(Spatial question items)
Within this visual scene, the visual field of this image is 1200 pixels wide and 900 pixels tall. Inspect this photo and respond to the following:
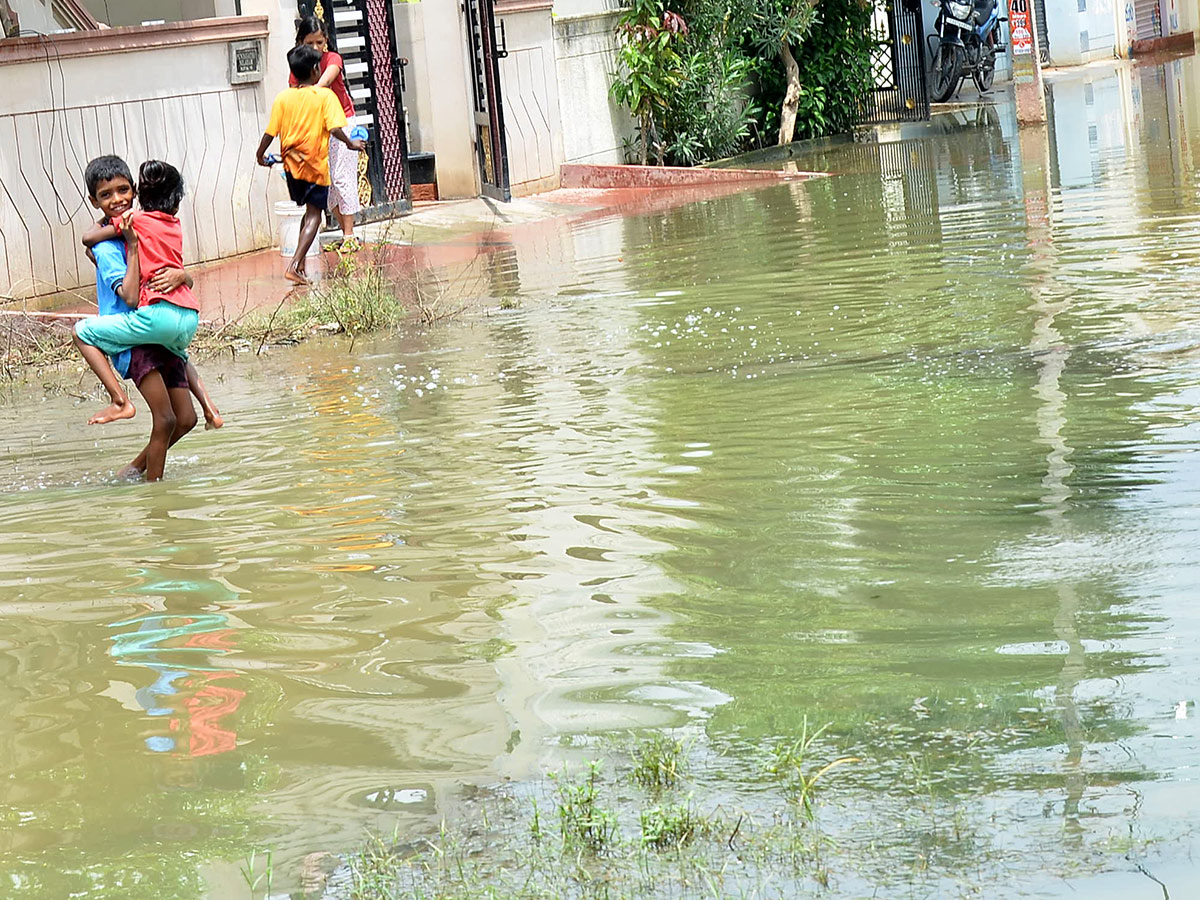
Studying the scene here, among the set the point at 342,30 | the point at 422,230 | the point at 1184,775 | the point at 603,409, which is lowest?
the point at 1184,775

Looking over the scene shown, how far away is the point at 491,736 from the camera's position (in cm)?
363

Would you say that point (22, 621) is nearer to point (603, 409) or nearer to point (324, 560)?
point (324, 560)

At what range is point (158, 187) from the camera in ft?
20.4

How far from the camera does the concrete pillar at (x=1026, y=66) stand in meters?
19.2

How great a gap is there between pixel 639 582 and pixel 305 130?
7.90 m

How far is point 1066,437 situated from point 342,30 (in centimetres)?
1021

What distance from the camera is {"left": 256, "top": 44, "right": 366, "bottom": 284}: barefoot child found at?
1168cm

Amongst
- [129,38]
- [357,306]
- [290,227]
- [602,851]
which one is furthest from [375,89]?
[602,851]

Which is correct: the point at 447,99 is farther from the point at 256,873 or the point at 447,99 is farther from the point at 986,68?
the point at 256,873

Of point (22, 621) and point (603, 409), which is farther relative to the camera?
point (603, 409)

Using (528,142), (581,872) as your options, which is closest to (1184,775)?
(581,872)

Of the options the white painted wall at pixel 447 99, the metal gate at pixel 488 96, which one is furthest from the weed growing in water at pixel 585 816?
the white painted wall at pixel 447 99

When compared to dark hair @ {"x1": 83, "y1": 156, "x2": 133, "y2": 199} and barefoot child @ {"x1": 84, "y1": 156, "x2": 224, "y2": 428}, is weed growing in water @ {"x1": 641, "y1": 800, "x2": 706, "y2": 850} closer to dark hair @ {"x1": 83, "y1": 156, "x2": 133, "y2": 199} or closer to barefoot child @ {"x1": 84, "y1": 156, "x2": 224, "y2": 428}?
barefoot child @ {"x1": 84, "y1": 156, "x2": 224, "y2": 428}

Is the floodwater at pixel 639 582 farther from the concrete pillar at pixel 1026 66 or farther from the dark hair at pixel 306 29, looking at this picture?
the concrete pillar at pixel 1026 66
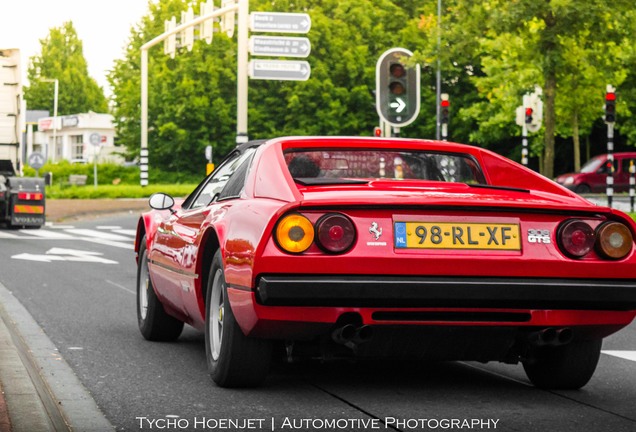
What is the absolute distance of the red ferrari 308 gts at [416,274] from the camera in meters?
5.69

Exercise —
Rewrite the items from the line containing "What is the" through the end, inclusive, replacing "absolute" with "straight-line" and leaving everything else unchanged.

Response —
What is the straight-line distance of the red ferrari 308 gts at [416,274] from the camera in meters?
5.69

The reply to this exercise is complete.